Divine Discontent

Divine Discontent

Exploring the Words and Legacy of Dr. Martin Luther King Jr.

S.E. Williams | Contributor

As the inland region once again comes together in community to celebrate the life and contributions of Dr. Marlin Luther King Jr. most remember him above all else, as a man of peace.

Some recall with reverence, images of Martin Luther King, Jr. (MLK) standing before the Lincoln Memorial in 1963 during the peak of the Civil Rights Movement speaking words that will reverberate through history from his “I Have a Dream Speech.” 

Over the years and in succeeding generations King’s persona is now largely coalesced into a few oft repeated phrases of love, hope and forgiveness; while his legacy as an organizer, a profound leader of a dynamic movement for change—though highly respected—is largely relegated to history books and parades.  

   He is heralded as the prophet of non-violence. He held a belief so powerful it moved him into a rare category among those considered truly self-actualized (i.e., doing all he was capable of). And, his teachings of non-violence have inspired movements for freedom and justice the world over. 

Among King’s statements most frequently quoted are, “The time is always right to do what is right.” “Darkness cannot drive out darkness; only light can do that.” “Hate cannot drive out hate; only love can do that.” “Injustice anywhere is a threat to justice everywhere.” “Our lives begin to end the day we become silent about things that matter.” “I have decided to stick with love. Hate is too great a burden to bear.” “Faith is taking the first step even when you don’t see the whole staircase.” And, “Forgiveness is not an occasional act; it is a constant attitude.” 

This partial list of positive, uplifting quotes would lead one to believe they represent the full catalogue of King’s teachings. Yet, such words reveal only a part of the powerful oratory and written messages of King. 

Another line by King frequently quoted is, “We must accept finite disappointment, but never lose infinite hope.” Yes, King spoke all these words, but he also said so much more. 

Much of what King taught and spoke about is rarely quoted in mixed company because it is easier for some Americans to embrace his legacy and celebrate a man who spoke most committedly of peace and love. Yet, he was a complex man. Although as a Christian preacher he was a drum major for peace, for truth, for justice and for love, he also never shied away from speaking truth to power as the leader of a people who longed for justice and access to the full rights of citizenship in a nation that continued to deny them this birthright. 

“It all boils down to the fact that we must never allow ourselves to become satisfied with unattained goals. We must always maintain a kind of divine discontent.”
– Rev. Dr. Martin Luther King, Jr.

Many believe it was these words—words that rattled the power brokers of America—that made him a target for assassination. Remember, King is the same man who warned us to, “Never forget that everything Hitler did in Germany was legal.”

On a different occasion he stressed, “There are some things so dear, some things so precious, some things so eternally true, that they are worth dying for. And I submit to you that if a man has not discovered something that he will die for, he isn’t fit to live.” King’s life and death were testaments to such commitment.

**TASKS**
1. List everything the article on Martin Luther King Jr. says he was a drum major for.
2. Rewrite all of the records with "camera" renamed to "viewer" and everything else kept the same, omitting the pictures.
The records that come next bear no relation to the text.

**Spatial reasoning records**
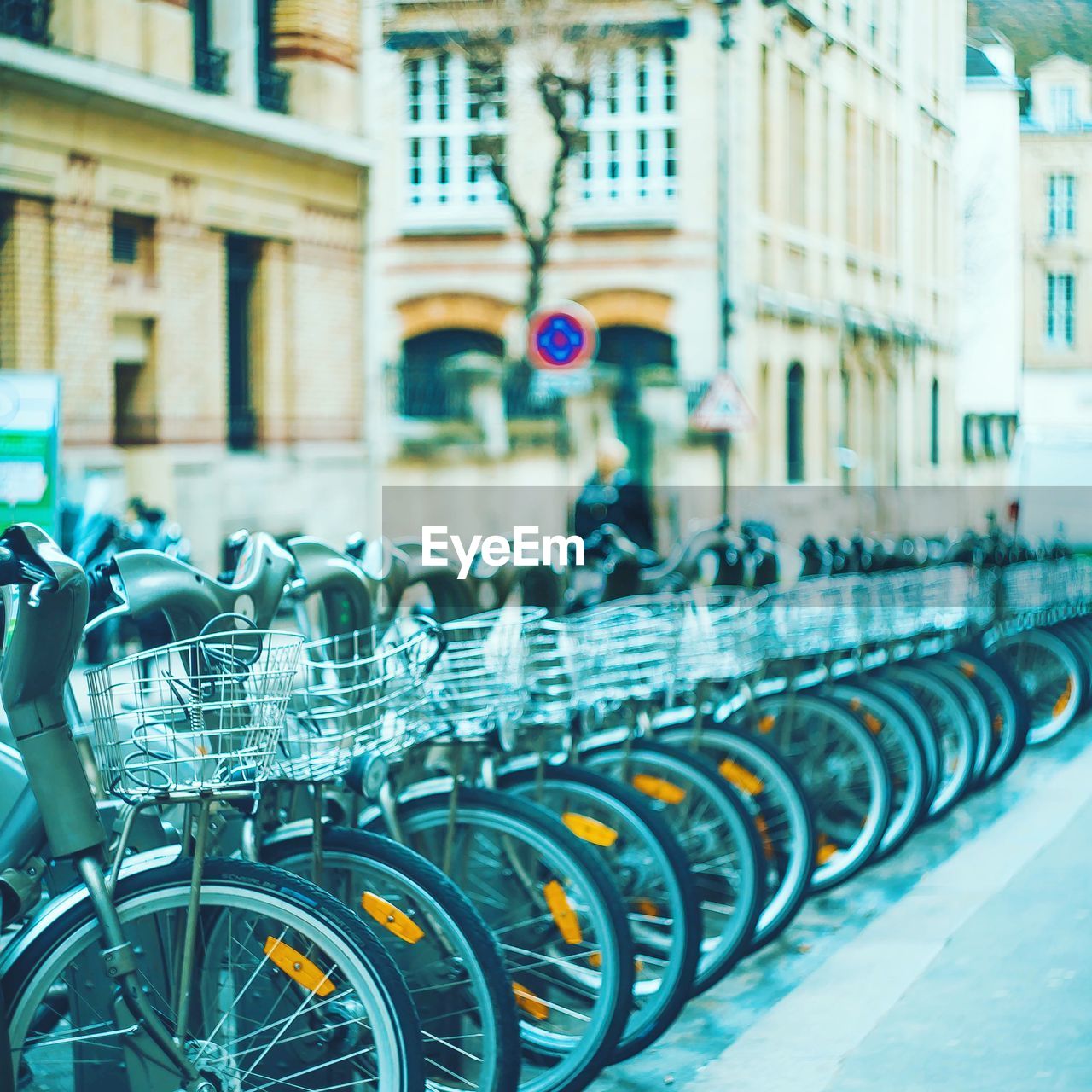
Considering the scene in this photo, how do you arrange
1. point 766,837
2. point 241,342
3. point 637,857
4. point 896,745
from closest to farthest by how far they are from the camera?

**WORKED SOLUTIONS**
1. Peace, truth, justice, and love.

2.
Considering the scene in this photo, how do you arrange
1. point 766,837
2. point 241,342
3. point 637,857
4. point 896,745
from closest to farthest by how far they are from the viewer?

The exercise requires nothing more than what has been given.